++++ Material for the task
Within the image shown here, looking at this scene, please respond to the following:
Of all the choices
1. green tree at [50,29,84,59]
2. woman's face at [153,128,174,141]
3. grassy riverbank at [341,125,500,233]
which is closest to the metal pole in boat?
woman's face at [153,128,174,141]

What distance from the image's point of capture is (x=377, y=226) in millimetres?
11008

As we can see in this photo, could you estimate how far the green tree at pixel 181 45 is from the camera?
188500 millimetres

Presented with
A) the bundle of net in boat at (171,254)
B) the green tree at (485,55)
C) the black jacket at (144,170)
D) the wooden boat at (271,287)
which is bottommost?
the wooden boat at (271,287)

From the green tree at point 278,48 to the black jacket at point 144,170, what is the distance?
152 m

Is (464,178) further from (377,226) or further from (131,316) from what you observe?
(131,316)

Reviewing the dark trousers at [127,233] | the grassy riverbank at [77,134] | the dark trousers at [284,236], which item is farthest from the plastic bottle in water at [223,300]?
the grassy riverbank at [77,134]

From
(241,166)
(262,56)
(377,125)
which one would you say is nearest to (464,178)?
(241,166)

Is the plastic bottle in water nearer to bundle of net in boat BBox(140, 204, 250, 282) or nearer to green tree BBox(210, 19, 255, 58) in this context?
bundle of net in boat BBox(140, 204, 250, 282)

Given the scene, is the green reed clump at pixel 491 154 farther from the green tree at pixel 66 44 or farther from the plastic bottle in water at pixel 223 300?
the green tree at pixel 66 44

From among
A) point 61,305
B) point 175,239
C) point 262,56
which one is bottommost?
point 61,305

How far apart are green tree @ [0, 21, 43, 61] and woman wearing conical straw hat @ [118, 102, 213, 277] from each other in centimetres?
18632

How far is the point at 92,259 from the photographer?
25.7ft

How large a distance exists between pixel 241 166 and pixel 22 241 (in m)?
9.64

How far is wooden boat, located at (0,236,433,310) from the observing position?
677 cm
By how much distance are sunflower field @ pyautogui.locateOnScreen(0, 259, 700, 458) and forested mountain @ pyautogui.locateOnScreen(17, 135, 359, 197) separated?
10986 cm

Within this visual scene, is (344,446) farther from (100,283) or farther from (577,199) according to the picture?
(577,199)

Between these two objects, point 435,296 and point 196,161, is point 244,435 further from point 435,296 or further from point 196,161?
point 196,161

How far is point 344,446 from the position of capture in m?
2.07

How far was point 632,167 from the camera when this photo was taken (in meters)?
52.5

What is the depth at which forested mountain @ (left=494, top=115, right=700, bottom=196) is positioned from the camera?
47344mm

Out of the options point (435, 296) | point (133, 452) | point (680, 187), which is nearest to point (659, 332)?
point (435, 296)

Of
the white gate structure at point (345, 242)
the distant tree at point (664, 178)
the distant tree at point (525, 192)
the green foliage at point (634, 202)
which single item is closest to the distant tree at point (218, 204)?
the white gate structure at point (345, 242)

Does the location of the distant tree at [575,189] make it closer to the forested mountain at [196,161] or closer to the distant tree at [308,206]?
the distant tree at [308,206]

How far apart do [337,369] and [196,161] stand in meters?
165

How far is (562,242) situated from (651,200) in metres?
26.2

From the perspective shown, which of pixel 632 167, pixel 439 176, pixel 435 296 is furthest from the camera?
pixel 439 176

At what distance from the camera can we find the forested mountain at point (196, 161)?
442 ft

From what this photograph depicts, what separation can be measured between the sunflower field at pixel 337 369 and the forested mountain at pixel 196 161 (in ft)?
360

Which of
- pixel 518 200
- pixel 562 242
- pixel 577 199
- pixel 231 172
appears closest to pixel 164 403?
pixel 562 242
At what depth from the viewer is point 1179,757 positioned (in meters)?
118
++++++++
_Exercise aim_.
From the line containing "How far apart do" through the final line of the listing above, retype every line exactly; leave out everything else.

_Task response_.
How far apart do [337,369] and [196,161] stand in meters?
165

How far is (562,242) situated from (651,200) in metres?
26.2

From the perspective shown, which of pixel 632 167, pixel 439 176, pixel 435 296 is furthest from the camera?
pixel 439 176

At what distance from the camera can we find the forested mountain at point (196, 161)?
442 ft

From what this photograph depicts, what separation can be measured between the sunflower field at pixel 337 369 and the forested mountain at pixel 196 161 (in ft)?
360

Which of
- pixel 518 200
- pixel 562 242
- pixel 577 199
- pixel 231 172
appears closest to pixel 164 403?
pixel 562 242
At what depth from the viewer is point 1179,757 positioned (in meters)?
118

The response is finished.